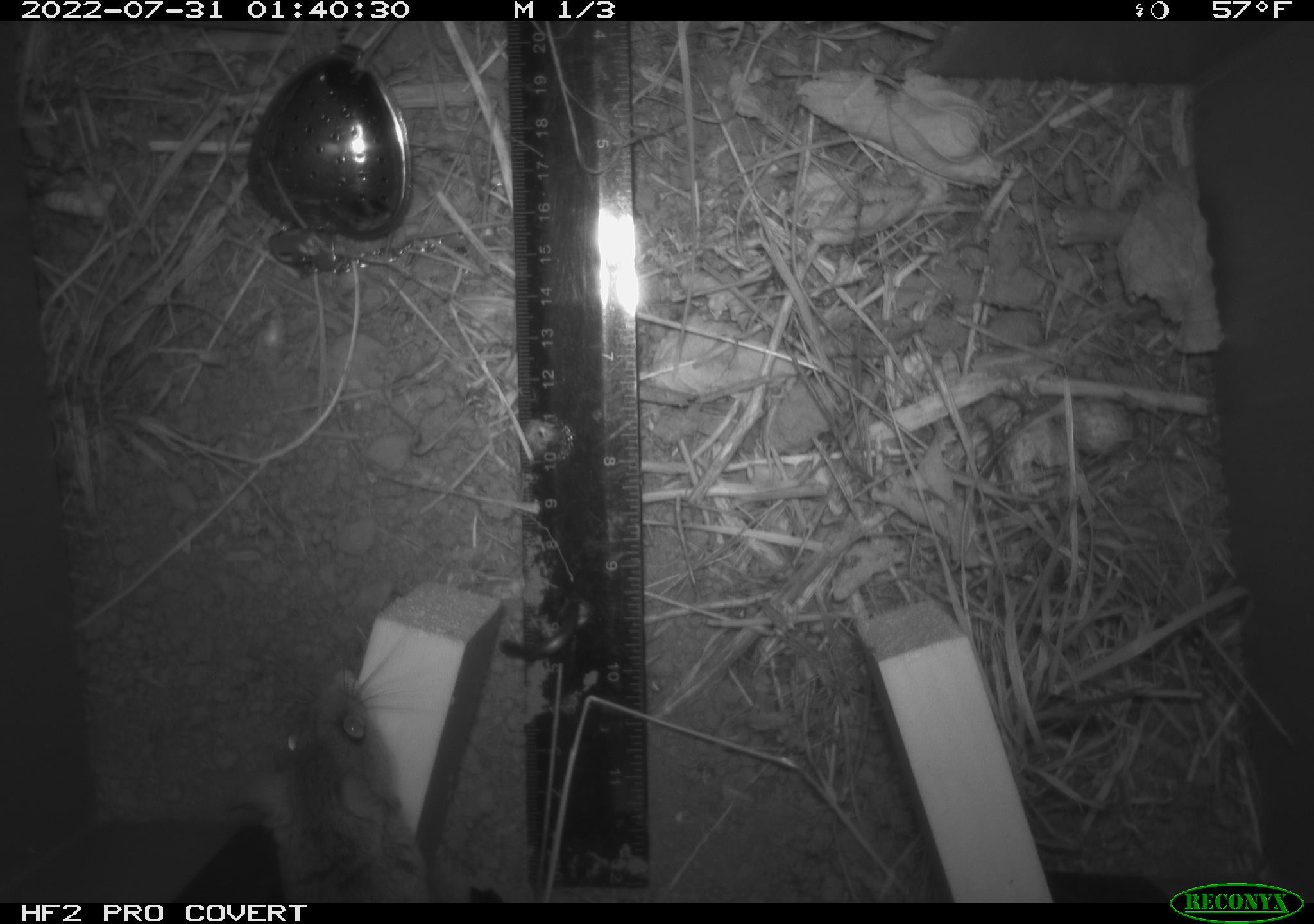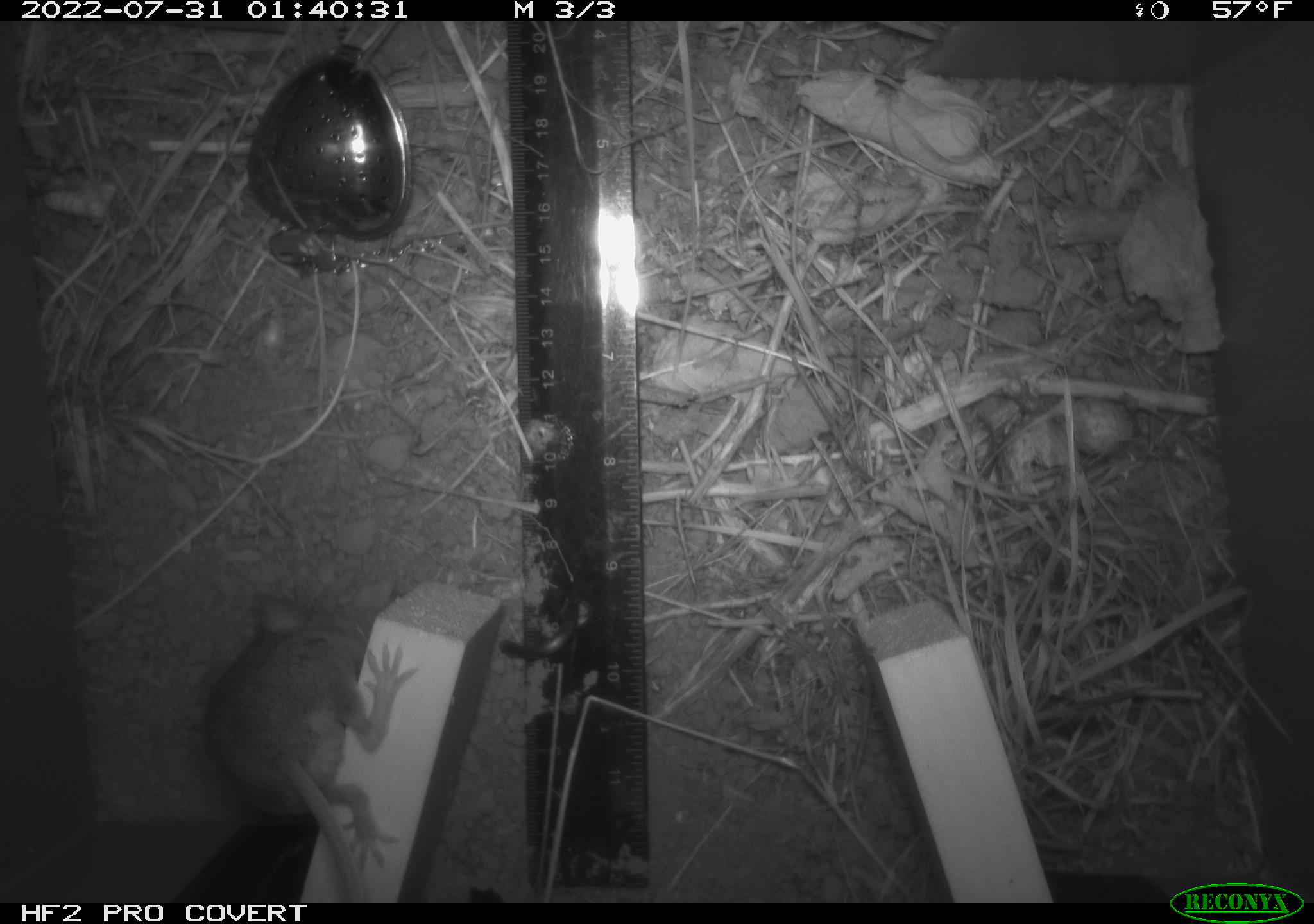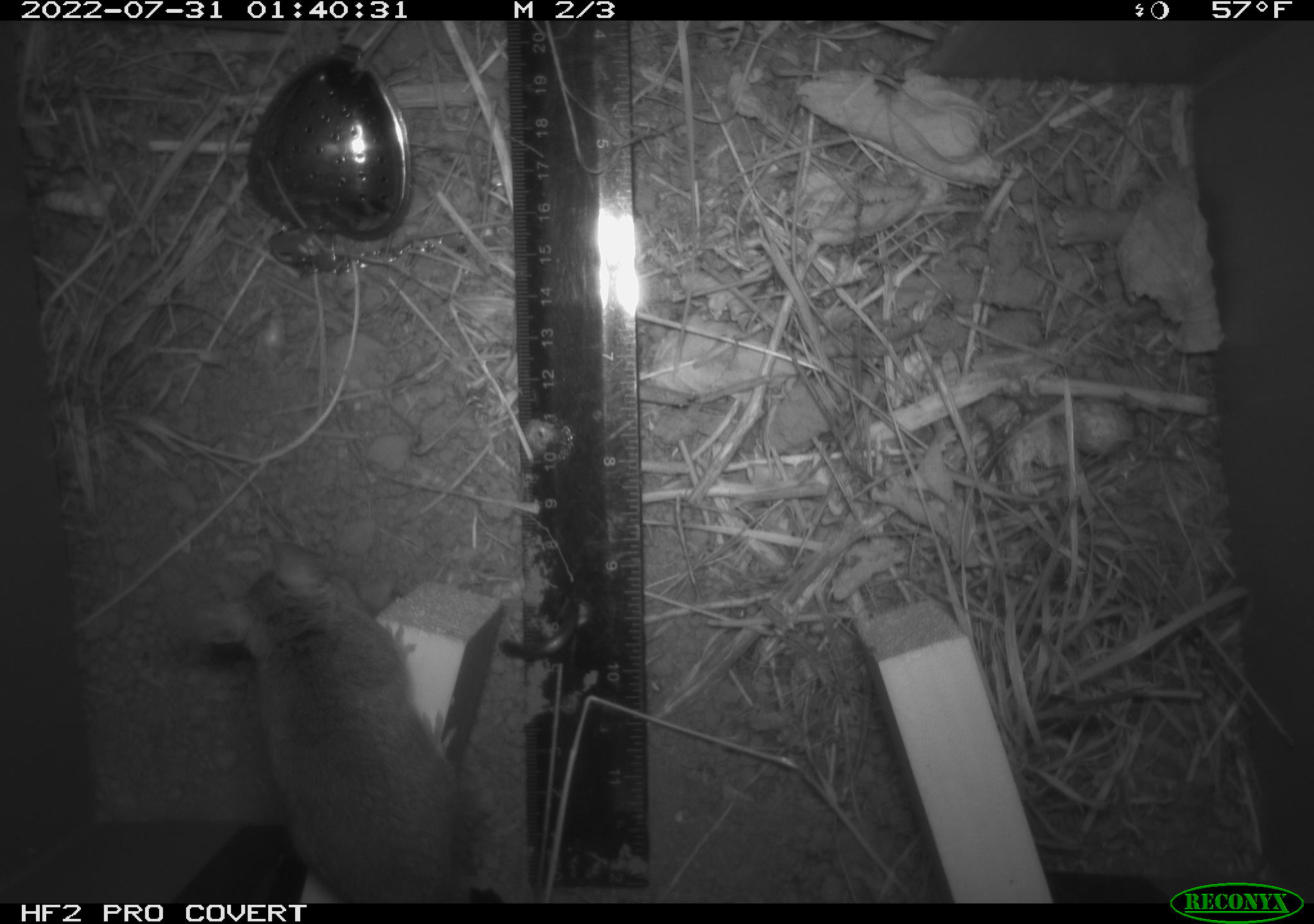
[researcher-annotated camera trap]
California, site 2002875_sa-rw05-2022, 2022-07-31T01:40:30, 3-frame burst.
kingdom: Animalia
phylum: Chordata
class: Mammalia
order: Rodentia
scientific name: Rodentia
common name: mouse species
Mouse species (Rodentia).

--------------------------------------------------

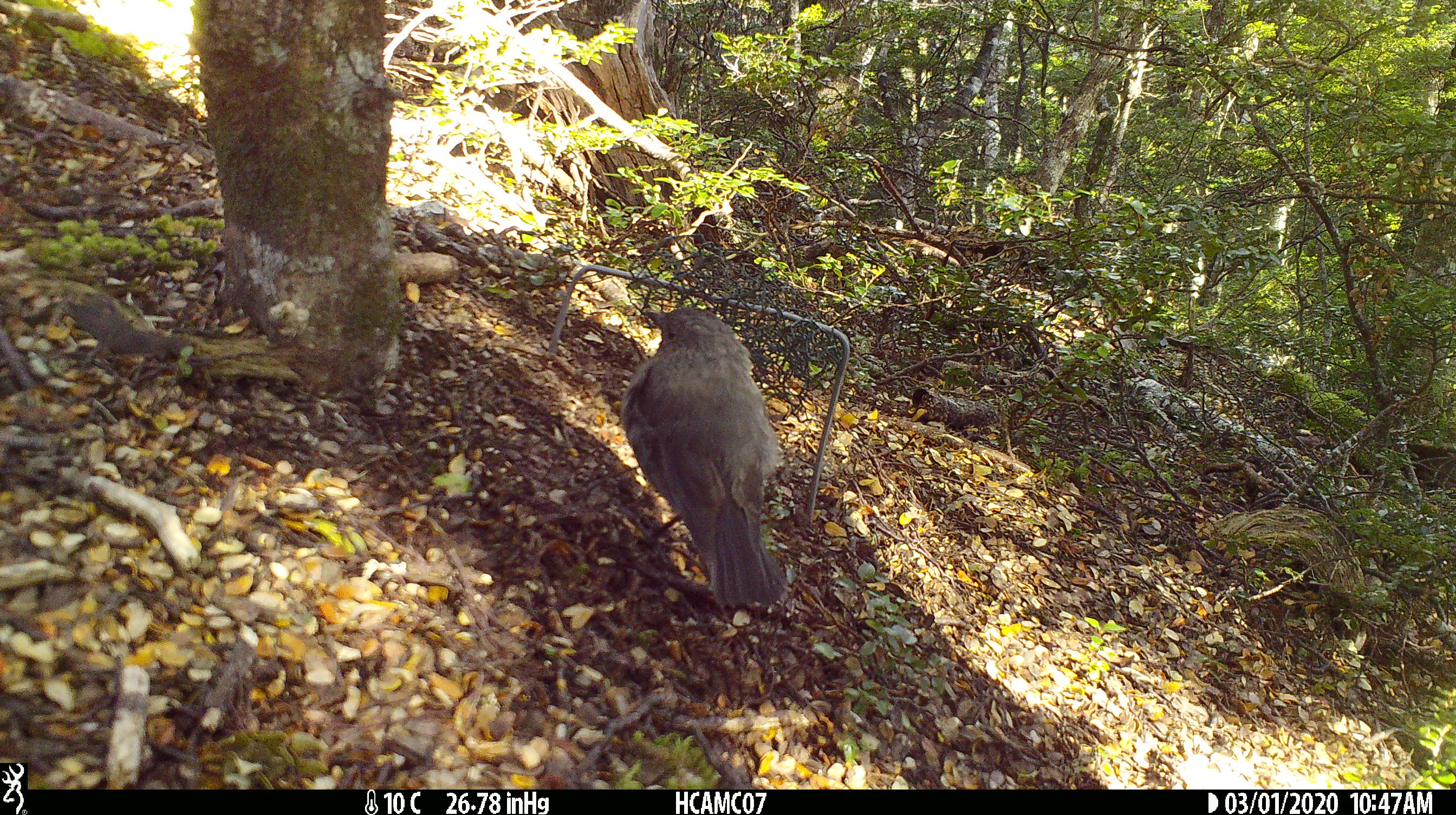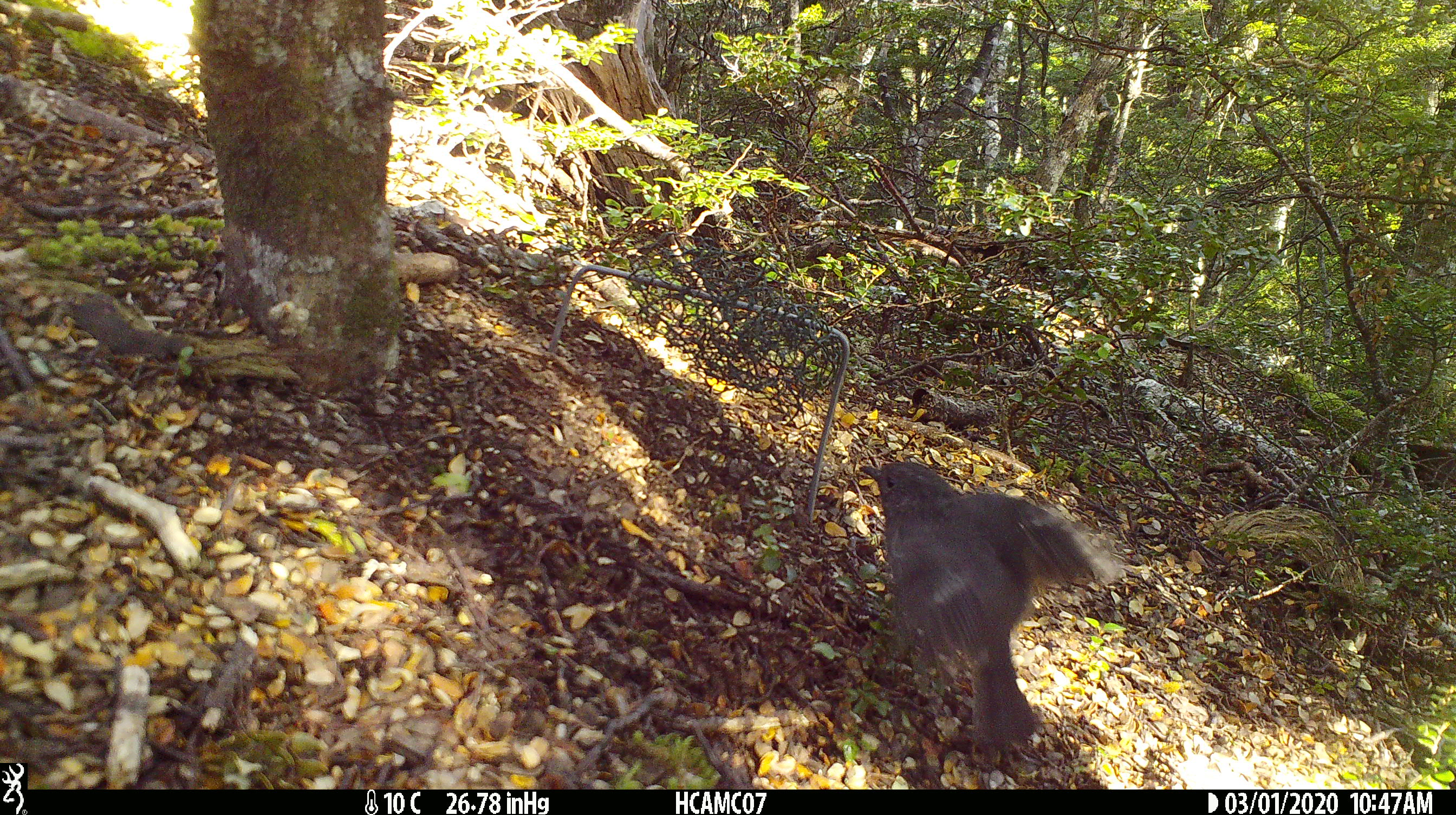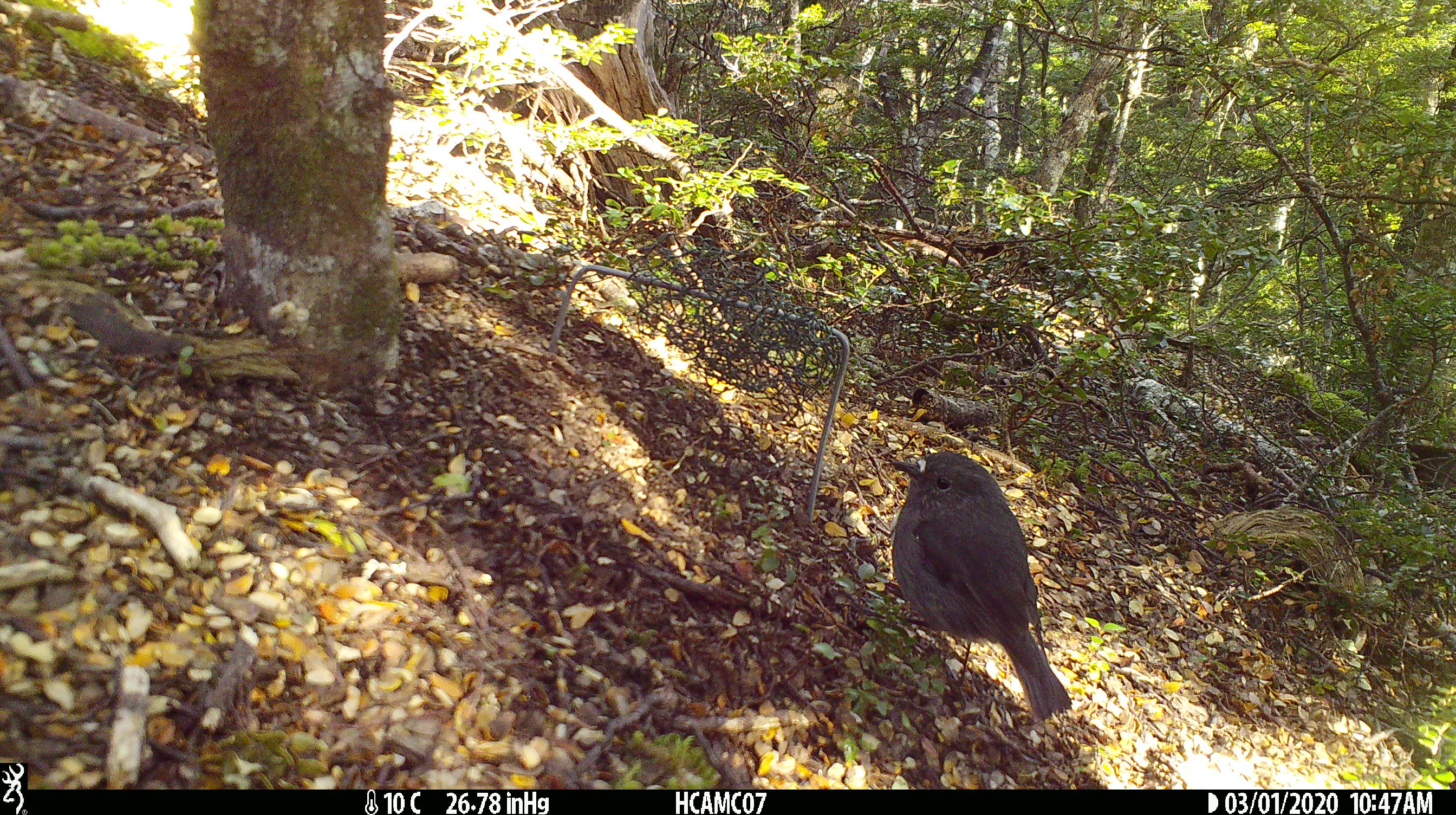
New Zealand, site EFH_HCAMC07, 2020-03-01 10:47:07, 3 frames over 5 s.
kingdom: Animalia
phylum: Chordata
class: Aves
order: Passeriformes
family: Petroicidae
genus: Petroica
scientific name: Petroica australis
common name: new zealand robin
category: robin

--------------------------------------------------

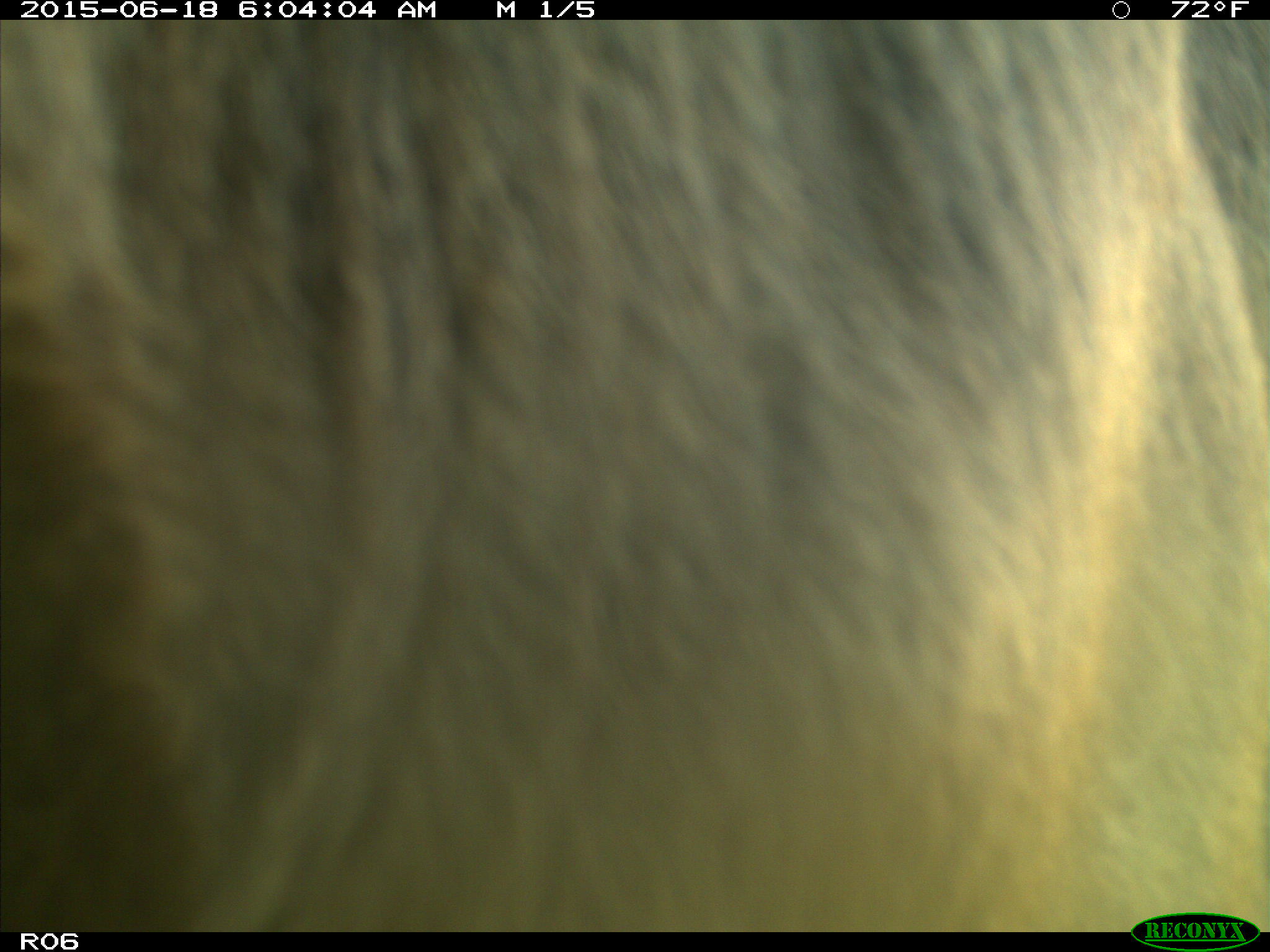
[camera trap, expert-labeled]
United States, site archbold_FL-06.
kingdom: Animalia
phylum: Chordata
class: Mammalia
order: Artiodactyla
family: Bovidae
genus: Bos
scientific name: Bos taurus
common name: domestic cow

--------------------------------------------------

> About this exercise
Search the listing above for the word "scientific", and copy every line that has it.

> Answer for this exercise
scientific name: Rodentia
scientific name: Petroica australis
scientific name: Bos taurus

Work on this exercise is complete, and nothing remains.